LIVRO: “No Jardim do Ogre”,
de Leïla Slimani
Título original | “Dans le jardin de l’ogre” (Éditions Gallimard, 2014)
Tradução | Tânia Ganho
Ed. Alfaguara, Maio de 2018 (3ª republicação, Junho de 2023)
“Adèle está arrependida de ter sido imprudente. Nunca deveria ter dançado, ter-se mostrado tão acessível. Não se deveria ter sentado nos joelhos de Laurent e contado, com uma voz trémula e completamente embriagada, uma soturna recordação de infância. Viram-na atacar o rapaz atrás do bar. Viram e não a julgam. É bem pior do que isso. A partir de agora, vão pensar que é possível uma cumplicidade, que a familiaridade é admissível. Vão querer rir-se com ela. Os homens vão pensar que é malandra, leviana, fácil. As mulheres vão rotulá-la de predadora, as mais indulgentes dirão que é frágil. Todos estarão enganados.”
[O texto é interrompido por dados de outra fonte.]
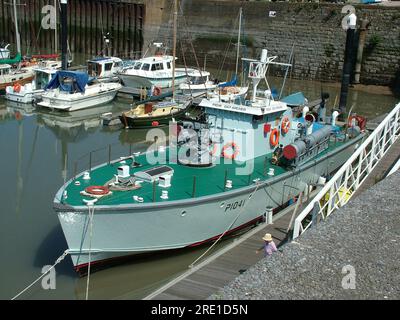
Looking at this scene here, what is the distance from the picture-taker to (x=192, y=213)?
10.5 meters

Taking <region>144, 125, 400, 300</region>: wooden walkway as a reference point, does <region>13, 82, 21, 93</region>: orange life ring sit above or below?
above

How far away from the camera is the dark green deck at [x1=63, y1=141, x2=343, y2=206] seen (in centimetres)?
1019

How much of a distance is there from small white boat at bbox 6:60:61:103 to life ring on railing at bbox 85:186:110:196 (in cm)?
1708

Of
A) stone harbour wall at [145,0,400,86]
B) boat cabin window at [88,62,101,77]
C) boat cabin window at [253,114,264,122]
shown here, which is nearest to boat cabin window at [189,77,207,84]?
boat cabin window at [88,62,101,77]

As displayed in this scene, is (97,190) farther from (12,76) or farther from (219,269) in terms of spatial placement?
(12,76)

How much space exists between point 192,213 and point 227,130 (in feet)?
10.2

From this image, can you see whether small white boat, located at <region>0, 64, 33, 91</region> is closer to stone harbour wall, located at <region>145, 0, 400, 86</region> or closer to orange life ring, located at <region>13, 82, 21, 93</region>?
orange life ring, located at <region>13, 82, 21, 93</region>

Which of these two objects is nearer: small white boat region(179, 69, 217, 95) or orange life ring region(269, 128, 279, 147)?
orange life ring region(269, 128, 279, 147)

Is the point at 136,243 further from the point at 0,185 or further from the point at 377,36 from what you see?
the point at 377,36

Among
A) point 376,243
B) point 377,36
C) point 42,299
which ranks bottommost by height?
point 42,299

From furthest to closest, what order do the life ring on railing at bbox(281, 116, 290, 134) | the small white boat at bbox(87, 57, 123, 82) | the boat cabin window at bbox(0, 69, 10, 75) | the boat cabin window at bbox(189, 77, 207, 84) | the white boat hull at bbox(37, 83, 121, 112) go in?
1. the small white boat at bbox(87, 57, 123, 82)
2. the boat cabin window at bbox(189, 77, 207, 84)
3. the boat cabin window at bbox(0, 69, 10, 75)
4. the white boat hull at bbox(37, 83, 121, 112)
5. the life ring on railing at bbox(281, 116, 290, 134)

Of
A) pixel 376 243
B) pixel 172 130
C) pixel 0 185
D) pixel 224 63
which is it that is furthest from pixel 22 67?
pixel 376 243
Porque corre Adèle? Porque razão vai de Pigalle aos Campos Elísios, do Museu de Orsay a Bercy, trinta e dois quilómetros em quatro dias, nas margens desertas do rio pela manhã, à noite no Boulevard Rochechouart e na Praça de Clichy? Porque razão, durante uma semana, se impede de beber álcool e faz questão de se deitar mais cedo? Uma semana em que foi capaz de resistir, de não fraquejar. Agora, porém, acordada a meio da noite, vê que os seus fantasmas voltaram e sente-se incapaz de obedecer à sua própria vontade, de se controlar. Os mesmos fantasmas que a obrigam a levantar-se, a beber um café muito forte na casa adormecida, a fumar um cigarro e a entrar no duche com a “vontade de se arranhar, de rasgar o corpo em dois”. Não acorda ninguém. Veste-se no escuro e não se despede. Sai para a manhã que apenas se insinua com um só objectivo. No Metro folheia o jornal sem conseguir concentrar-se. Sente o coração a martelar-lhe no peito, sente que lhe falta o ar. Sabe que o dique rebentou, que “já está tudo lixado”. Sai do Metro e desata a correr. Porque corre Adèle?
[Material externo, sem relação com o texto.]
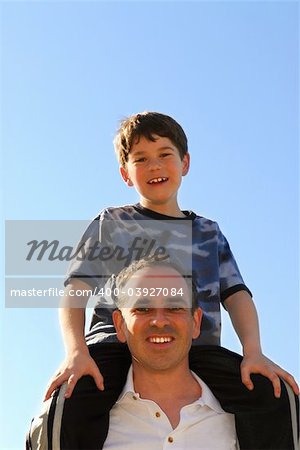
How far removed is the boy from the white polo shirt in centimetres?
21

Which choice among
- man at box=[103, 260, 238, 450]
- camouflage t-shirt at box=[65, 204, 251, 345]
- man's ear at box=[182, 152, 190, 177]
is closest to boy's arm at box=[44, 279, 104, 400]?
camouflage t-shirt at box=[65, 204, 251, 345]

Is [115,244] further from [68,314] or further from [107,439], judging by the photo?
[107,439]

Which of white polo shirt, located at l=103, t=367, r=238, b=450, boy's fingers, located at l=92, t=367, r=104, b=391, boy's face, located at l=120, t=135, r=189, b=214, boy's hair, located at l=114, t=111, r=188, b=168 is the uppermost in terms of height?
boy's hair, located at l=114, t=111, r=188, b=168

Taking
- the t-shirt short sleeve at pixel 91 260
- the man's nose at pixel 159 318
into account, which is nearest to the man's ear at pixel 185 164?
the t-shirt short sleeve at pixel 91 260

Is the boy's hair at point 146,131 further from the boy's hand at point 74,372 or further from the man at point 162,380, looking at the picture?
the boy's hand at point 74,372

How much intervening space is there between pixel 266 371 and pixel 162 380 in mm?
623

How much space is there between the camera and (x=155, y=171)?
5.27 m

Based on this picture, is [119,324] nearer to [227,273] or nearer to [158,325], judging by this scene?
[158,325]

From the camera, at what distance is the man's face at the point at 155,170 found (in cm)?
527

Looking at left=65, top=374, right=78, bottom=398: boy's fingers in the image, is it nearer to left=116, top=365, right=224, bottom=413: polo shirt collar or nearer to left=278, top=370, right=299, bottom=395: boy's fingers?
left=116, top=365, right=224, bottom=413: polo shirt collar

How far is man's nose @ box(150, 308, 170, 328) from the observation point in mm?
4203

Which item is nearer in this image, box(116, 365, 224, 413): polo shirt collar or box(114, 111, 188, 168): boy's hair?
box(116, 365, 224, 413): polo shirt collar

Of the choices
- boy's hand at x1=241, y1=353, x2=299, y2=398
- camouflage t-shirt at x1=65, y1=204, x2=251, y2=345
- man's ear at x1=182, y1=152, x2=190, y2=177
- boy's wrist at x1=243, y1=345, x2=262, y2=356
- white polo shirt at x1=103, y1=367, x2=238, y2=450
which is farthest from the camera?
man's ear at x1=182, y1=152, x2=190, y2=177

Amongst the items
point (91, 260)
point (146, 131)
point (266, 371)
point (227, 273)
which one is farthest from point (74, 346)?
point (146, 131)
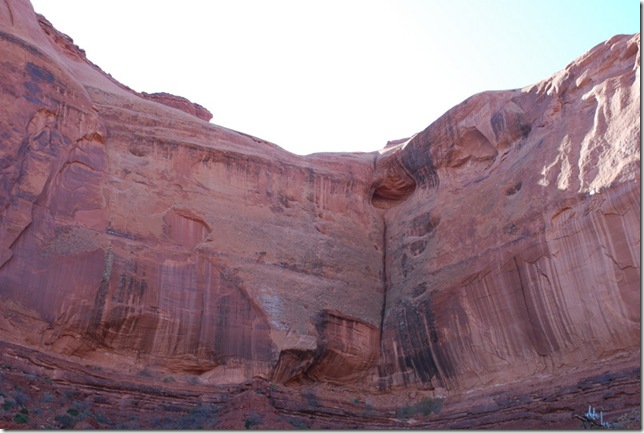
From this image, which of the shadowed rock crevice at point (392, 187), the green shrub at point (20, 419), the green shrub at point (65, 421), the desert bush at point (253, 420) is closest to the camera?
the green shrub at point (20, 419)

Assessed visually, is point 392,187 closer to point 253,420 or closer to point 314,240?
point 314,240

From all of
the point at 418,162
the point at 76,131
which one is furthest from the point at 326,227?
the point at 76,131

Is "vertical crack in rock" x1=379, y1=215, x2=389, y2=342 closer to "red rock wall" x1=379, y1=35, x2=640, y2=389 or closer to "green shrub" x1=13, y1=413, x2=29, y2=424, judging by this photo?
"red rock wall" x1=379, y1=35, x2=640, y2=389

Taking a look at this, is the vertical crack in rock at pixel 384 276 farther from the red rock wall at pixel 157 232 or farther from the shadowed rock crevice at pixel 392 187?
the shadowed rock crevice at pixel 392 187

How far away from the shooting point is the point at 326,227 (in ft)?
100

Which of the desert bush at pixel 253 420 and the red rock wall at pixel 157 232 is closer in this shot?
the desert bush at pixel 253 420

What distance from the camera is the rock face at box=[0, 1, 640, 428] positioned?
2233 centimetres

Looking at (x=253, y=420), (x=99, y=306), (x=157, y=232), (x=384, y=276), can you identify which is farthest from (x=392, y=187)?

Com a perícia de um taxidermista e a precisão de um cirurgião plástico, Leïla Slimani constrói, ao longo de um pouco menos de duzentas páginas, o retrato de uma mulher tomada pela solidão, a angústia e a culpa. Sentimentos que arrasta consigo sem comoção ou arrependimento, como uma ferida impossível de sarar. Adèle é uma mulher que sofre e isso o leitor percebe logo no segundo parágrafo. Pouco a pouco irá dar conta, pelo olhar de outras personagens, que “tem uns olhos bonitos e um certo ar misterioso”, que é casada com um gastroenterologista “que ganha bem”, que tem um filho com quase três anos. Tomará nota da idade, 35 anos, “cortou os cabelos curtos, (…) as suas feições endureceram, mas o seu olhar deslavado ganhou em pujança”. Mais tarde saberá que tem olhos verdes e, mais tarde ainda, que o pai tem igualmente olhos verdes. Tudo isto é revelado a conta-gotas, a narrativa a rejeitar quaisquer tentações voyeuristas, o objecto do livro centrado na mente desta mulher, no que a domina, no que é nervo e instinto, no que a faz olhar para si e sentir-se desprezível.
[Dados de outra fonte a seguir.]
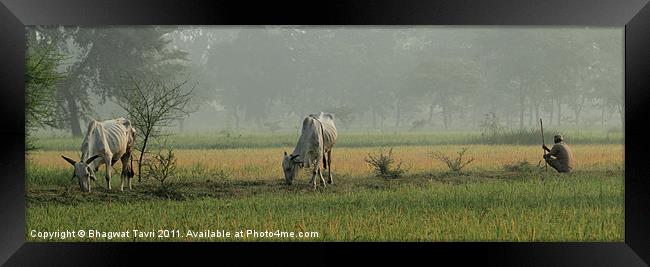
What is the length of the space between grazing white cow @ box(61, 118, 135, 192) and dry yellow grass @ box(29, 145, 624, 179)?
0.92 ft

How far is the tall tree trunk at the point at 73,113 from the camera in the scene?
1041 cm

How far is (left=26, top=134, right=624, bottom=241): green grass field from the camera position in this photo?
798cm

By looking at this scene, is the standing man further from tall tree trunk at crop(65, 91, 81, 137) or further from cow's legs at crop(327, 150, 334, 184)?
tall tree trunk at crop(65, 91, 81, 137)

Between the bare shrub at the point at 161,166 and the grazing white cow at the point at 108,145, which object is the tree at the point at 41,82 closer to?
the grazing white cow at the point at 108,145

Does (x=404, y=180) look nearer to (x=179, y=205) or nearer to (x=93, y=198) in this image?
(x=179, y=205)

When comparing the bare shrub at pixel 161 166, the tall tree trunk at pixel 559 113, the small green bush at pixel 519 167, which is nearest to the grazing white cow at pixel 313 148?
the bare shrub at pixel 161 166

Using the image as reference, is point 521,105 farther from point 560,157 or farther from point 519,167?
point 560,157

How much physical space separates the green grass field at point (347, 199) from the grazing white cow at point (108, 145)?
0.29 m

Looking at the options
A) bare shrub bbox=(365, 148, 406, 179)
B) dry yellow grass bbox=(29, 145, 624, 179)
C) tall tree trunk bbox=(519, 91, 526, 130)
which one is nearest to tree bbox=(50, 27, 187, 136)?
dry yellow grass bbox=(29, 145, 624, 179)

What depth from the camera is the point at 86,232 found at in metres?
7.94

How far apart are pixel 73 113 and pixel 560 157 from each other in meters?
8.07

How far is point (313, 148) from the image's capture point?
10.4 m

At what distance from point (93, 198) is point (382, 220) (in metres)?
3.96

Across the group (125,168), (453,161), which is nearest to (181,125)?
(125,168)
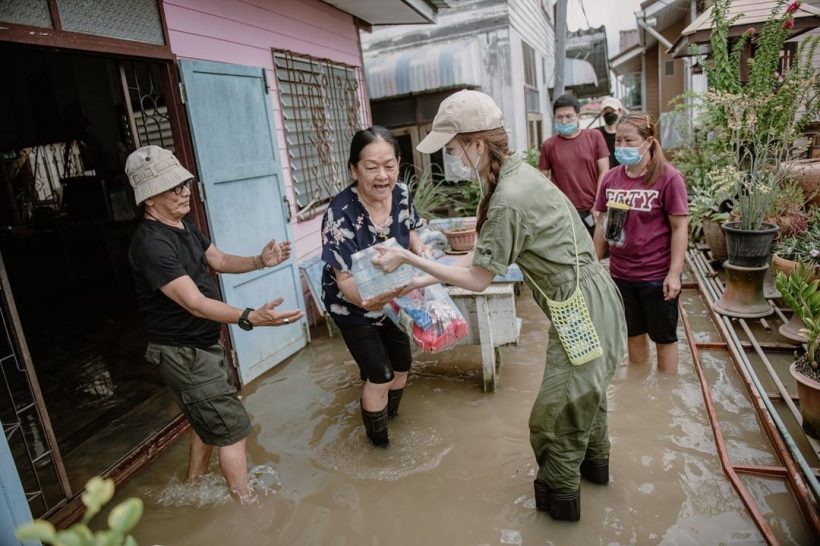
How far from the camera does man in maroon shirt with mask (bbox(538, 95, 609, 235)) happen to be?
16.9 ft

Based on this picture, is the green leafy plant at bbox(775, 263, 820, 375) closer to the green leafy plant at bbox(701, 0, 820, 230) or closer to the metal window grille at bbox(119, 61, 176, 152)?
the green leafy plant at bbox(701, 0, 820, 230)

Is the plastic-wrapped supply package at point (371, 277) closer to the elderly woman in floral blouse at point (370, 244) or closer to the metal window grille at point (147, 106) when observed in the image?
the elderly woman in floral blouse at point (370, 244)

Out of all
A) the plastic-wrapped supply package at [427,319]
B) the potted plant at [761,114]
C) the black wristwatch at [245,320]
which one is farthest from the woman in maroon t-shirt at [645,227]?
the black wristwatch at [245,320]

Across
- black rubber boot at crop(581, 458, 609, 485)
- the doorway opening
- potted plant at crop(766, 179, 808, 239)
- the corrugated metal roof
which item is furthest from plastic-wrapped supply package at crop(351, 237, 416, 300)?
the corrugated metal roof

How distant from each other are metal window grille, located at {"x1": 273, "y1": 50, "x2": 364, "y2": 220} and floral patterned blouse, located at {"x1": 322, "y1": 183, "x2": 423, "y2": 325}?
8.68 ft

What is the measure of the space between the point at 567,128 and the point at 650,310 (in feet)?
7.78

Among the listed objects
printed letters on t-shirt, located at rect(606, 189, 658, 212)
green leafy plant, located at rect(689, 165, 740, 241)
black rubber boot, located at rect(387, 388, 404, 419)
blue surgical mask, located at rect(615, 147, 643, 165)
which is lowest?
black rubber boot, located at rect(387, 388, 404, 419)

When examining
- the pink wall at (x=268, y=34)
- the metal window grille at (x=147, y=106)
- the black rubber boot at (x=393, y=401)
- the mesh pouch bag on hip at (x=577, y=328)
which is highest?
the pink wall at (x=268, y=34)

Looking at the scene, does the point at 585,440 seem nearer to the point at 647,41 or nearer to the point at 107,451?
the point at 107,451

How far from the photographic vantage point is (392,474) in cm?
300

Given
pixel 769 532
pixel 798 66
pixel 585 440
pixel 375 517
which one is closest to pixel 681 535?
pixel 769 532

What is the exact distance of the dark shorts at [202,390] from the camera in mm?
2539

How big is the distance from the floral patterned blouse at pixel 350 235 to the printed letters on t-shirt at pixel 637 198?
1.39 meters

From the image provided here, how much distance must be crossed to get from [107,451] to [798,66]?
6098 mm
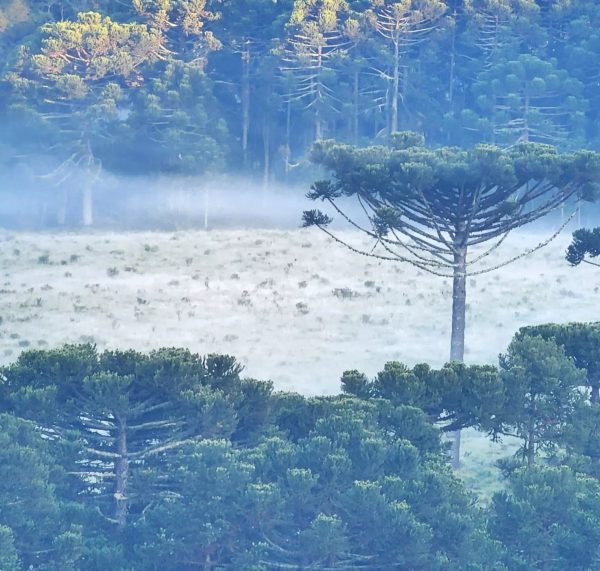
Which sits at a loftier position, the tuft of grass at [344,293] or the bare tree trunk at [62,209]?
the bare tree trunk at [62,209]

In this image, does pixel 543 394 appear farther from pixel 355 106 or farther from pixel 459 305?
pixel 355 106

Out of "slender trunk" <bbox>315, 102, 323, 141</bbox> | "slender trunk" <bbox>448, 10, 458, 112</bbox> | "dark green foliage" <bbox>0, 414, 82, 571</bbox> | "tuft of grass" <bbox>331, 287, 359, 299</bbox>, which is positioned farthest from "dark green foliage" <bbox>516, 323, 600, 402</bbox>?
"slender trunk" <bbox>448, 10, 458, 112</bbox>

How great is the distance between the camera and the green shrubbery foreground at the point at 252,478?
2455 centimetres

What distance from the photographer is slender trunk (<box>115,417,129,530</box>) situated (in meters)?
26.0

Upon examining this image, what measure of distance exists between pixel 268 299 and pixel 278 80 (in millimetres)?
23812

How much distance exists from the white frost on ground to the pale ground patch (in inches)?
2.3

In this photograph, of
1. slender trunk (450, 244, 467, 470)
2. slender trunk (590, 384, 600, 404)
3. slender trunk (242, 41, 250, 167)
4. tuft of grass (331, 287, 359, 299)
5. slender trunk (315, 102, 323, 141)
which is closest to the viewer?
slender trunk (590, 384, 600, 404)

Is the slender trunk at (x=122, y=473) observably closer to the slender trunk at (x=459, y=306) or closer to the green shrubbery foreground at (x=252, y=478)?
the green shrubbery foreground at (x=252, y=478)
Romance de estreia da escritora e activista marroquina Leïla Slimani, “No Jardim do Ogre” é um livro que impressiona vivamente. Em chamada de capa, o The New Yorker refere que a autora “é extraordinária a escrever sobre o corpo das mulheres”, mas penso que a afirmação lavra em dois erros. Desde logo, porque não é o corpo que está em causa neste livro, antes o que se faz do corpo, mero objecto, mudo e submisso. E, depois, porque, apesar de Sophie, Odile ou Lauren, só há Adèle nesta história profundamente triste, o seu desejo insaciável, a pulsão impossível de conter, a aflição por não lhe conseguir pôr fim. Os homens são os únicos pontos de referência da sua existência, princípio e fim daquilo que a faz correr (para responder à pergunta enunciada no início desta recensão). Todo o livro é precioso, mas há imagens que são verdadeiramente avassaladoras, sobretudo aquelas que se passam no seio conjugal. E digo “imagens” porque lemos o livro como quem vê um filme, a luz fora de campo, o centro da acção na penumbra, feito desespero, ausência, agonia. Comovente, perturbador, é um livro que entra em nós com a força de uma gazua e promete não se ir embora tão cedo.